Quick, tell me your favorite miracle.
Isn’t easy, is it? The Bible is full of them, after all—those sixty-six books of God’s revelation. It is history and theology, philosophy and poetry. From a strictly literary perspective, it’s some of the finest ever produced. And yet the Bible is especially a long collection of miracles, one strung after the other, spanning thousands of years.
So, which is your favorite?
Creation itself, perhaps. The parting of the Red Sea. Jesus feeding the five thousand. Lazarus raised.

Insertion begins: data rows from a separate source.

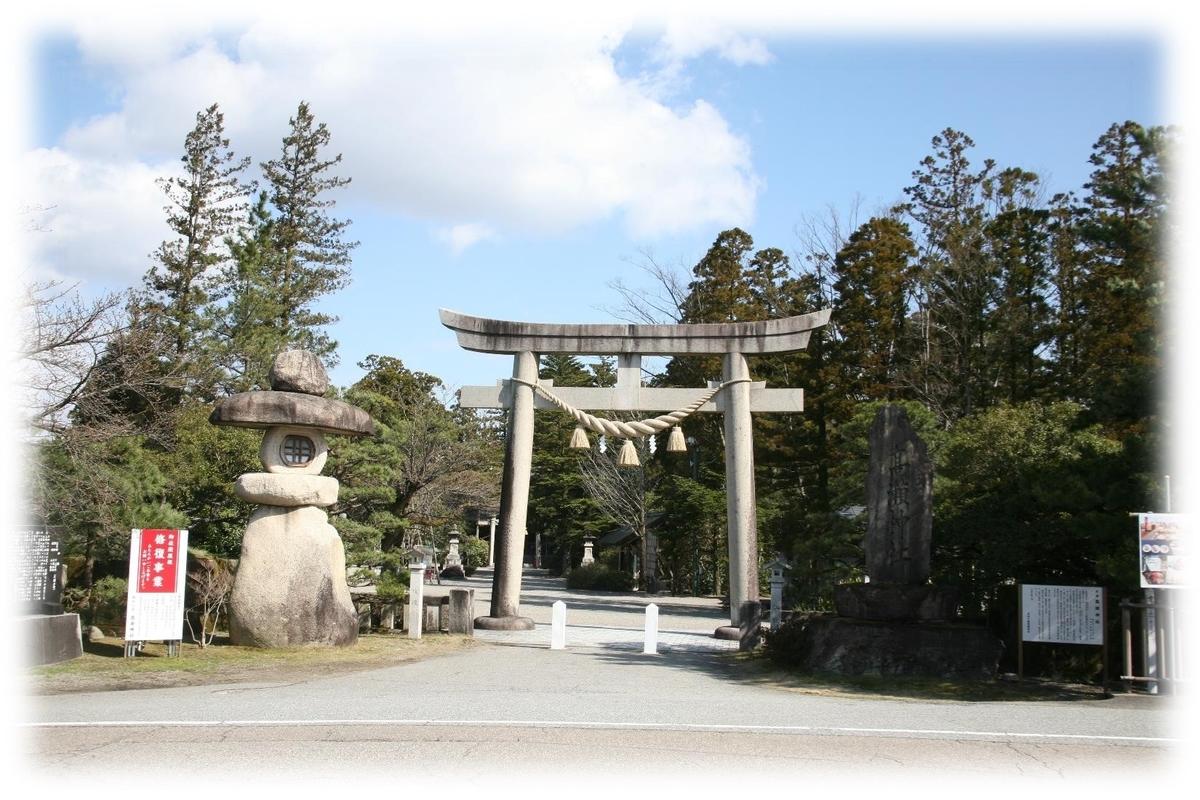 f:id:owari-nagoya55:20210415184758j:plain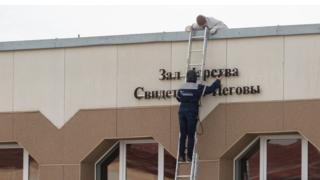 """Со здания """"Свидетелей Иеговы"""" в Сургуте снимают вывеску в связи с запретом организации"""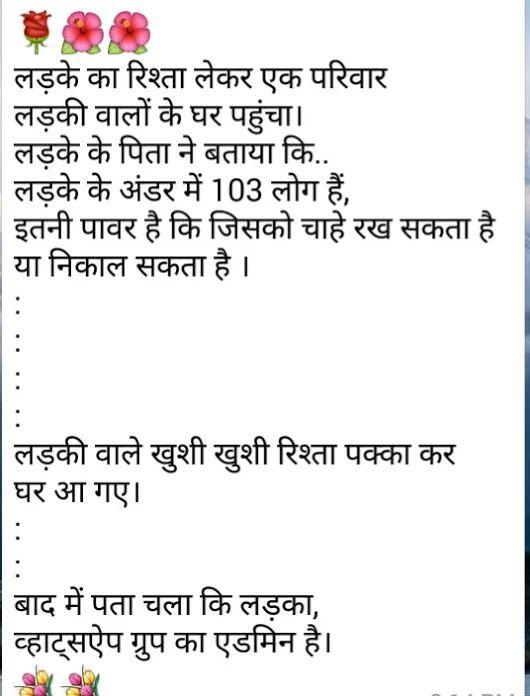 ... , Hanso ) on Pinterest   Hindi jokes, Jokes in hindi and Funny jokes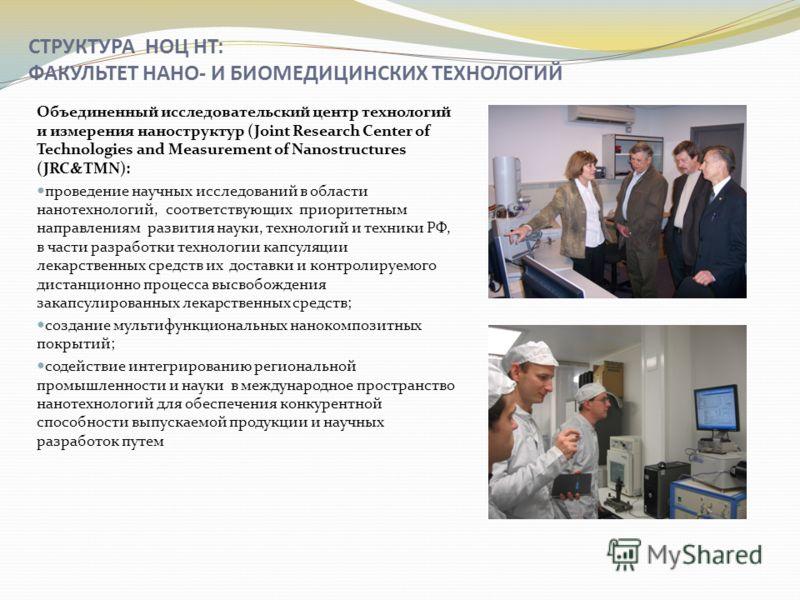 Объединенный исследовательский центр технологий и измерения наноструктур (Joint Research Center of Technologies and Measurement of Nanostructures (JRC TMN): проведение научных исследований в области нанотехнологий, соответствующих приоритетным направ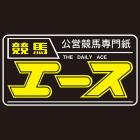 ロゴ:競馬エース
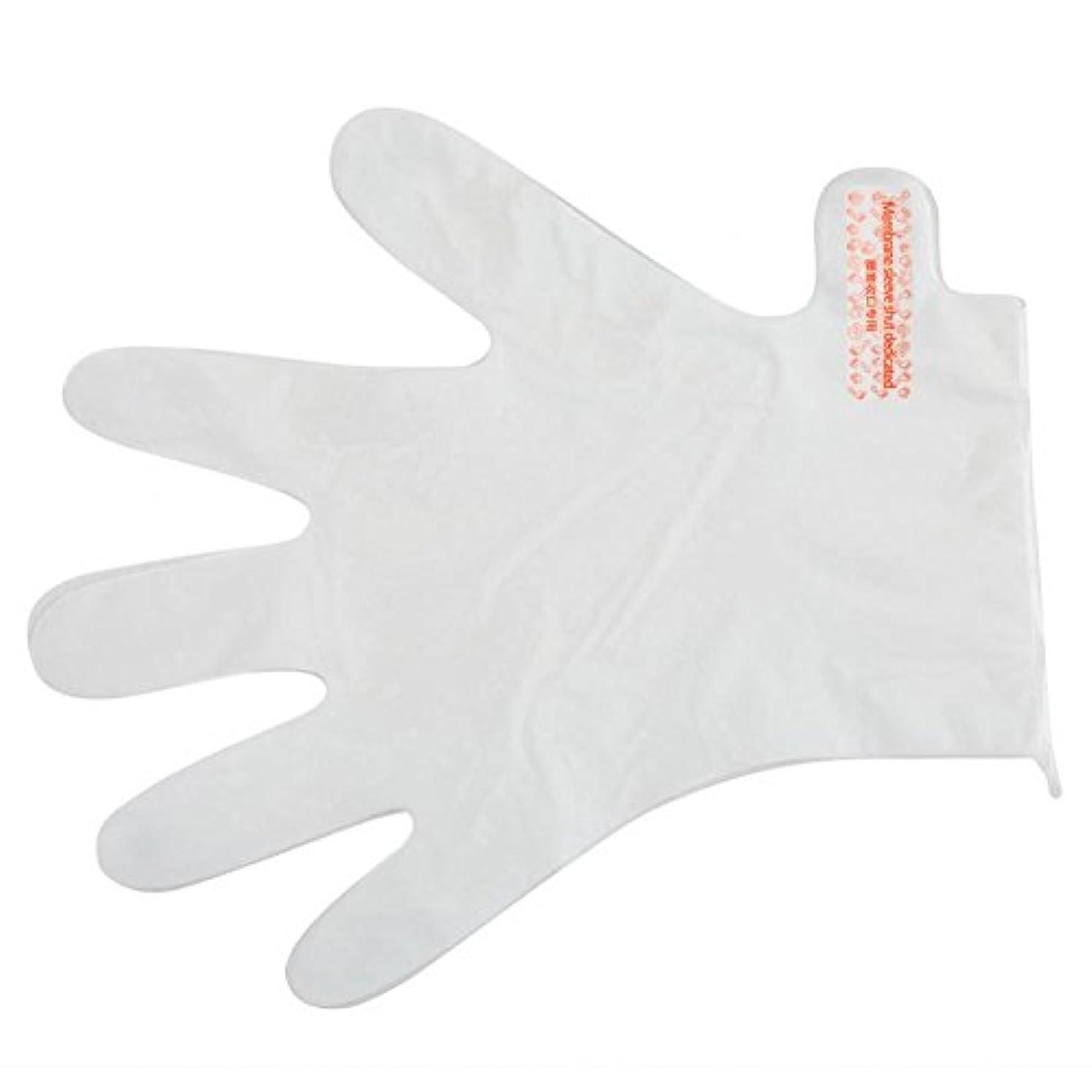 破壊的租界使い込むハンドマスク ハンドパック 5セット 保湿 美白 手ケア ハンドケア 手袋 乾燥 肌荒れ対策 手 指 潤い ホワイトニング モイスチャー 自宅 しっとり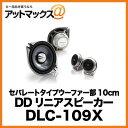 ALPINE DDリニアスピーカー セパレートタイプ ウーファー部10cm DLC-109X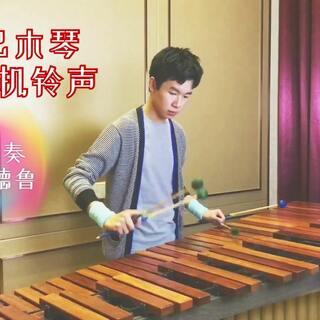 ercussion(小米打击乐)我是填充#马林巴手机#木琴6用白边演奏剂伤害更多吗图片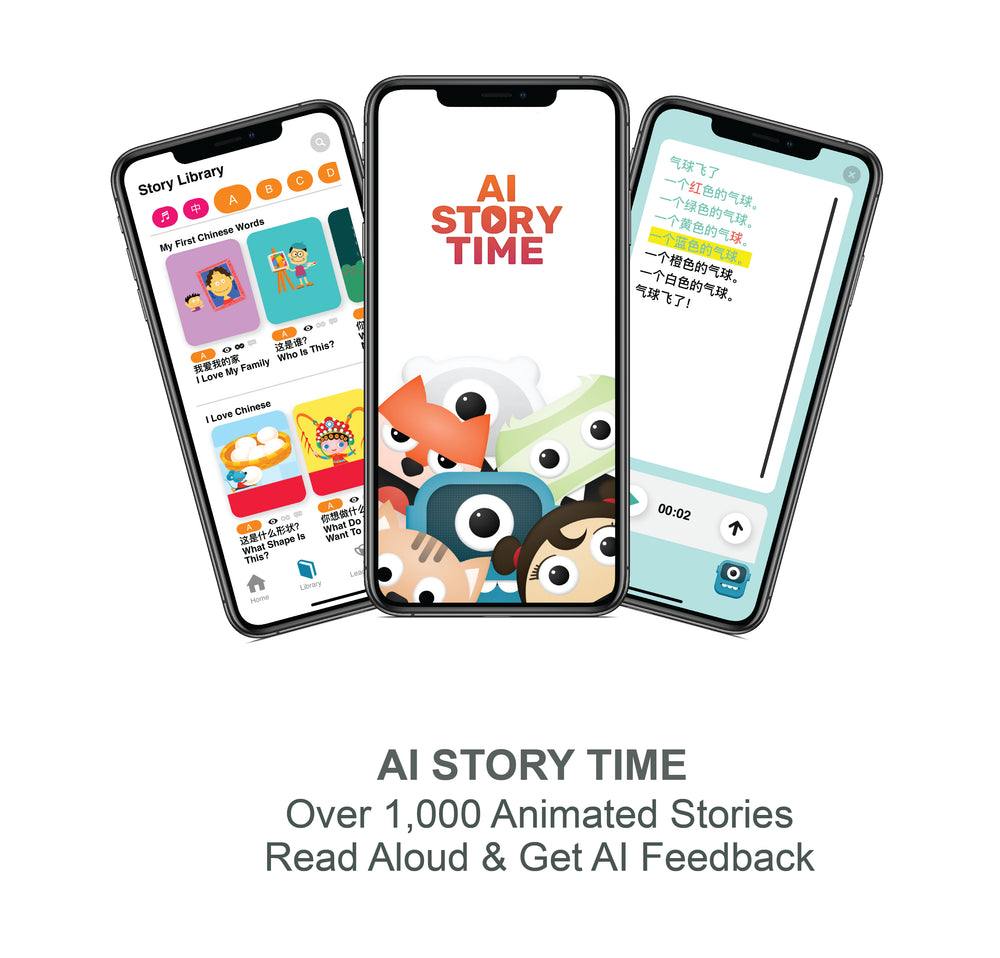 AI Story Time - Web+IOS+Android - 2019 ACTFL Special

Those are only a few, of course. The miracle that came to my mind was Christ’s first (or first recorded, at any rate), while attending a wedding at Cana. It isn’t my personal favorite, though I’ll say His turning water into wine holds a certain significance to me. I’ve felt felt that particular miracle was a bit different than all the others that came after. To me, this one was simply a son wanting to do something for his mother. There is a deep sense of humanity in that small but great act.
Here’s the thing about that miracle: it wasn’t simply that water was changed to wine, it was that something less was made into something more. That seems the general rule. So far as I can tell, miracles follow that pattern of less to greater.
Consider the examples I mentioned earlier. For all its mystery and grandeur, the miracle of creation can be boiled down to the “less” of nothing being transformed into the “more” of everything.
The parting of the Red Sea? Danger to safety.
It was hunger changed to fullness when Christ fed the five thousand.
It was death made into life when Lazarus walked out of his tomb.
That’s the way all miracles are. All but one.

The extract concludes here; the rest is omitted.